I believe the words of Martin Luther are helpful to us in whichever pattern we find ourselves. Following Jesus is a call for us to die to self and be reborn with the power of His indwelling Spirit (Mark 8:34; Romans 8:1-2). We are being transformed into the likeness of Jesus Christ (Romans 8:29). “Therefore, if anyone is in Christ, he is a new creation. The old has passed away; behold, the new has come. All this is from God…” (2 Corinthians 5:17-18a). In other words, we cannot do it on our own. We cannot overcome our sins in our own strength and power. Therefore, we live our lives boldly in the transforming power of God’s grace. We don’t walk in fear of failure but in the love of Jesus Christ.

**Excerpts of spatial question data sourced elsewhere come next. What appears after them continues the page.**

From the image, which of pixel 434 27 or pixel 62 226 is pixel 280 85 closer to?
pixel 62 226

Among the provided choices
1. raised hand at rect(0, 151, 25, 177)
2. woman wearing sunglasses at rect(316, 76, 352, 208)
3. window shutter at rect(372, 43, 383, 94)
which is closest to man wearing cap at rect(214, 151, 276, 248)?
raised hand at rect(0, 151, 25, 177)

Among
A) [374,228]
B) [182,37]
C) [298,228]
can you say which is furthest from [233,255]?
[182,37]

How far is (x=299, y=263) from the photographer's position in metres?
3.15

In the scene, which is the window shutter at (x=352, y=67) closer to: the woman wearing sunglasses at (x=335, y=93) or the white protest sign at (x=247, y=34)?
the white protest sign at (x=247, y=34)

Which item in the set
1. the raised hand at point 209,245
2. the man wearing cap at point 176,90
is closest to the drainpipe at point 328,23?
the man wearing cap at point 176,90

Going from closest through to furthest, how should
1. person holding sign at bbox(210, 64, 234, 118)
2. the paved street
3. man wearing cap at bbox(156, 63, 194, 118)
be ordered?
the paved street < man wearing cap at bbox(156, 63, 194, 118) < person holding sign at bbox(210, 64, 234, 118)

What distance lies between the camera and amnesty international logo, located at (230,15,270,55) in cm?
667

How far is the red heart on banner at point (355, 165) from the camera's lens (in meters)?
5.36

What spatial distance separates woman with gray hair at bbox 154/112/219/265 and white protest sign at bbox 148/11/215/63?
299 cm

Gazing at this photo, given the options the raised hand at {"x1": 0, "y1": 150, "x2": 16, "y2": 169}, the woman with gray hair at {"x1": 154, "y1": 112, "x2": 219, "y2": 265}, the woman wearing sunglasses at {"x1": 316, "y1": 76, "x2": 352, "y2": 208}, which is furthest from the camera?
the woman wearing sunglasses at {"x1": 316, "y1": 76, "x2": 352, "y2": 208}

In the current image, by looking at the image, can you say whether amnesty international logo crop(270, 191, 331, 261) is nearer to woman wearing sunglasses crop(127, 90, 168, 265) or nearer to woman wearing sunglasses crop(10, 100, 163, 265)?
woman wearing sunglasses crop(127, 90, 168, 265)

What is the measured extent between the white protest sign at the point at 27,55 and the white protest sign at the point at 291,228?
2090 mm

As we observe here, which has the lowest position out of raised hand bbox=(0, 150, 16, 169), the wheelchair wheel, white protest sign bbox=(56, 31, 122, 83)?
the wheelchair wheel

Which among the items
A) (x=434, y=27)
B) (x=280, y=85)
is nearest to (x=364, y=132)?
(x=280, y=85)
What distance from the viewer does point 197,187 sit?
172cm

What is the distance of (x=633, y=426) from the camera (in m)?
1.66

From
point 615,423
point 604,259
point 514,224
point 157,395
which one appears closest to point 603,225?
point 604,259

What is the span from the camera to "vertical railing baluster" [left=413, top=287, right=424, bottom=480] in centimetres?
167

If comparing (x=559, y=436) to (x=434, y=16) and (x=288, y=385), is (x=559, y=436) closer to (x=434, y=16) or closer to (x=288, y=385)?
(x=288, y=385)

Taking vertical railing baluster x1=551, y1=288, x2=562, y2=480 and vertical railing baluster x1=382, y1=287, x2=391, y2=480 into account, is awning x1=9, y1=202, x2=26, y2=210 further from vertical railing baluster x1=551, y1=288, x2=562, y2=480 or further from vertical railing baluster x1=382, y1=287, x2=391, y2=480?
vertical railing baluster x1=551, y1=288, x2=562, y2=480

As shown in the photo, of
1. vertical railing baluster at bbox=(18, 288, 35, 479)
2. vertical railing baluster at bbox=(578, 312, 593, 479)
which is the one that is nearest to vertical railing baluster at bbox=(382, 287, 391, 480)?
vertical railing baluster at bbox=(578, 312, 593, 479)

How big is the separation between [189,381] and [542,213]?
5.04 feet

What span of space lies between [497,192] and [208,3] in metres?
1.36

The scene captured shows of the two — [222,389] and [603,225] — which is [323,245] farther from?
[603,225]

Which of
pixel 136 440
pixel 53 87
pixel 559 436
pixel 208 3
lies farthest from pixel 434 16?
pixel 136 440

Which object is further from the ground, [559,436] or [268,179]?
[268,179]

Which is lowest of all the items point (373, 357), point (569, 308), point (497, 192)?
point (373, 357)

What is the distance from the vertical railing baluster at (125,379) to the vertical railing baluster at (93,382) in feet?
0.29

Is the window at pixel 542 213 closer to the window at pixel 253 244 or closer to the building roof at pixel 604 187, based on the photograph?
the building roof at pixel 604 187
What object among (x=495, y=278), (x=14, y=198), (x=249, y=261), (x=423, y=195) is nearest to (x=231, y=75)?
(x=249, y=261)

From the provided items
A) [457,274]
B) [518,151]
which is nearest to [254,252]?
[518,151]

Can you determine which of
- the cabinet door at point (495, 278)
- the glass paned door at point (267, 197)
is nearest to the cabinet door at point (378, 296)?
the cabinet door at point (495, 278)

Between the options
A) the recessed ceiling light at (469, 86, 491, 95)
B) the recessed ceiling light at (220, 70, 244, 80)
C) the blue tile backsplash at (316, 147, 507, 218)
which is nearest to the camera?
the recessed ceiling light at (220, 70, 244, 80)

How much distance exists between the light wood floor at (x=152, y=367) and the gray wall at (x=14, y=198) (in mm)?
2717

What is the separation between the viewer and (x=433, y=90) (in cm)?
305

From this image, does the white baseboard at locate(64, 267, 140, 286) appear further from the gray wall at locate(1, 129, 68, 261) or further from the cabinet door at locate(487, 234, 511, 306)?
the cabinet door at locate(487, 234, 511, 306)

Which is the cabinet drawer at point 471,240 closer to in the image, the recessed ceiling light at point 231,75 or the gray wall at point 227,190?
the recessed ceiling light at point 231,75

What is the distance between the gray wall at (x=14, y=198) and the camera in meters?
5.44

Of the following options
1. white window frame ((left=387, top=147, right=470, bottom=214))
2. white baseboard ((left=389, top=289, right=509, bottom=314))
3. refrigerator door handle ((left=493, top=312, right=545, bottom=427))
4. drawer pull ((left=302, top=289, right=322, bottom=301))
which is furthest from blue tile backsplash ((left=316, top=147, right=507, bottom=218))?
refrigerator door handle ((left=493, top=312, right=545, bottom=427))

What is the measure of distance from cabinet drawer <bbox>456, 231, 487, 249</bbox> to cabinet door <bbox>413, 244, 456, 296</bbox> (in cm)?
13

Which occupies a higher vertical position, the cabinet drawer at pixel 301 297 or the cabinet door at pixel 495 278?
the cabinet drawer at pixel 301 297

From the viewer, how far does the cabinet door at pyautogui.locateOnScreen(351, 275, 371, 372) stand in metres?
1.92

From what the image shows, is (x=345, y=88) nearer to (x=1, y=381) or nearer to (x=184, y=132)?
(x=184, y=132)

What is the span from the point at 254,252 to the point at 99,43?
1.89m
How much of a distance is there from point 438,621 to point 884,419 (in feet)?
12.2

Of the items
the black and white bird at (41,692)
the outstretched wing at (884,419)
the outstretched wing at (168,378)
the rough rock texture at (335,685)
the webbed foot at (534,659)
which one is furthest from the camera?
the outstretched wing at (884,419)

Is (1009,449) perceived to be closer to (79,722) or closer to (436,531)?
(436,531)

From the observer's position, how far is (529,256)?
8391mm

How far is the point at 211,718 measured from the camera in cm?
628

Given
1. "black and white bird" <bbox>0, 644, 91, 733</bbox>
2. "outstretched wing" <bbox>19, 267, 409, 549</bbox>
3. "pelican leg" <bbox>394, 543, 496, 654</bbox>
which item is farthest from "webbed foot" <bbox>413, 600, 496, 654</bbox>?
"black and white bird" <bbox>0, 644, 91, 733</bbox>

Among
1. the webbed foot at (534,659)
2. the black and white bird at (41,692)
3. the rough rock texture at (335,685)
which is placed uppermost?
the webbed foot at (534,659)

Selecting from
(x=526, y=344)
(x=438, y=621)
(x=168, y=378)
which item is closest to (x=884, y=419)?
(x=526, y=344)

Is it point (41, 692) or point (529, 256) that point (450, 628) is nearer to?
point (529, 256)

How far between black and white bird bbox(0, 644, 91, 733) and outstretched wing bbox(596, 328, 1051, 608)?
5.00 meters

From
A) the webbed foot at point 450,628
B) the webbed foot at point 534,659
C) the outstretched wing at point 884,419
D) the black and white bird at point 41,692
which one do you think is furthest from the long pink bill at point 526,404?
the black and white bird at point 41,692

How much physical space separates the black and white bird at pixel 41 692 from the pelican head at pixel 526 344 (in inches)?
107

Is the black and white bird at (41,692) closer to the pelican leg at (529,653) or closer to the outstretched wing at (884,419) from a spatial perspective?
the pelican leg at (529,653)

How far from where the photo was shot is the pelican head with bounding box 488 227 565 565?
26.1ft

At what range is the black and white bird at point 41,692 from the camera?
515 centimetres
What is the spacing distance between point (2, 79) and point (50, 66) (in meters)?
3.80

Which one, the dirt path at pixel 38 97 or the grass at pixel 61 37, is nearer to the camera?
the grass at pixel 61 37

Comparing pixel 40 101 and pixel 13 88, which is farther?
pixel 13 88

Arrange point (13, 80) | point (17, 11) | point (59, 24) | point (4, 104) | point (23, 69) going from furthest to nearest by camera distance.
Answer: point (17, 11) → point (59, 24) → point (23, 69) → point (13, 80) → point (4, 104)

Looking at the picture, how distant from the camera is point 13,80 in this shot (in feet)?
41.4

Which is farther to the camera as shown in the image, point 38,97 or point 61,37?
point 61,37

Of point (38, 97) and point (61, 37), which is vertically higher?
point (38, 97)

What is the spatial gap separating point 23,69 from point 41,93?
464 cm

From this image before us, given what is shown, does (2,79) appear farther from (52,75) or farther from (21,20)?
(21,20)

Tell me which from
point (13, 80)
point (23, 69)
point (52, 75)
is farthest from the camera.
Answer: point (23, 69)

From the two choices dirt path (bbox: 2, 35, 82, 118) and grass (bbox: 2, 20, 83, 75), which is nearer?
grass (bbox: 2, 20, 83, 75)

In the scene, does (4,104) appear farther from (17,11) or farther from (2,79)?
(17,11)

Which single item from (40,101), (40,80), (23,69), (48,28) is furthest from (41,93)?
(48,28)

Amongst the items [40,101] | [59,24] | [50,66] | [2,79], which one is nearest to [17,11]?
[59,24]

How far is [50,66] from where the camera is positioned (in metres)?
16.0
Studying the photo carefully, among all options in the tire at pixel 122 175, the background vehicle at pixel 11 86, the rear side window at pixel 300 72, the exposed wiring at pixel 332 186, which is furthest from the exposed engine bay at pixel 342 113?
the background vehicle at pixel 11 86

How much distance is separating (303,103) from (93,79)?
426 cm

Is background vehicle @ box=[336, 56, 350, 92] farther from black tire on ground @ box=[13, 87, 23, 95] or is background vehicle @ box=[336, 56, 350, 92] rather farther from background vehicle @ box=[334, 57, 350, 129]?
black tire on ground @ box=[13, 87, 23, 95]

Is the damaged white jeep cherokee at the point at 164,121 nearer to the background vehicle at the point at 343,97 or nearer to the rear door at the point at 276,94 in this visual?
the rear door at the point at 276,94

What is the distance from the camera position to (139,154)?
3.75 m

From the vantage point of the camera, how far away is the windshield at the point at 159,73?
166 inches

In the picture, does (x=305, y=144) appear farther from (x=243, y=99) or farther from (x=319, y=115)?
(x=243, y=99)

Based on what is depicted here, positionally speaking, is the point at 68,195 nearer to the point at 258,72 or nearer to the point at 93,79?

Martin Luther’s words are not given as a license to sin but to stop living in the fear of sinning. I’ve never walked a tightrope strung across two high rises, but I imagine that the person doing so must focus on the destination rather than on what lies below. If we live our lives thinking most about not sinning, we most likely find ourselves in the disappointing posture of sinning. It’s when we live our lives thinking most about the love of Jesus Christ that we find ourselves on His path of righteousness.


And when you do fall, because you will fall, get up, turn from sin and shame, live in the power of the gospel of Jesus Christ, and refocus your life on Him. An old proverb says, “Fall seven times, stand up eight.” As long as you keep getting up, you’re not failing. Don’t be anxious about sinning, but rejoice in Christ.